> **Directions**
a: In the cauliflower linguine recipe, how thick should the dough be rolled out?
b: Please write the next steps of the cauliflower linguine recipe, picking up after the linguine goes into the boiling water.

> **Excerpted text**
◇ ◇ ◇ ◇ ◇
Break the cauliflower into florets and place them in a food processor. Pulse until they become a fine rice-like texture.

Step 2

Transfer the processed cauliflower to a microwave-safe bowl and microwave for 5 minutes until softened. Let it cool slightly.

Step 3

Place the cooked cauliflower in a cheesecloth or a clean kitchen towel and squeeze out as much moisture as possible.

Step 4

In a large bowl, mix the cauliflower, almond flour, eggs, salt, and black pepper until a dough forms.

Step 5

Place the dough between two sheets of parchment paper and roll out to about 1/8 inch thick.

Step 6

Remove the top parchment paper and slice the dough into linguine-sized strips.

Step 7

Bring a large pot of salted water to a boil and gently place the cauliflower linguine in the water.
◇ ◇ ◇ ◇ ◇
> **Stored data**
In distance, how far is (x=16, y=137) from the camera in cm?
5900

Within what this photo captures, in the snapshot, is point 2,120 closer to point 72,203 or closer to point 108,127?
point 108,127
◇ ◇ ◇ ◇ ◇
> **Responses to the exercise**
a: About 1/8 inch thick.

b:
Step 8

Cook for 2-3 minutes until they float to the top. Drain and set aside.

Step 9

In a large skillet, heat olive oil over medium heat. Add minced garlic and red chili flakes and sauté until fragrant.

Step 10

Add the drained cauliflower linguine to the skillet and toss to coat in the garlic oil.

Step 11

Stir in the chopped parsley and grated Parmesan cheese, tossing until the cheese is melted and everything is well combined.

Step 12

Serve warm, garnished with additional Parmesan cheese if desired.

Nutrition Facts

Serving size 940.4 grams (940.4g)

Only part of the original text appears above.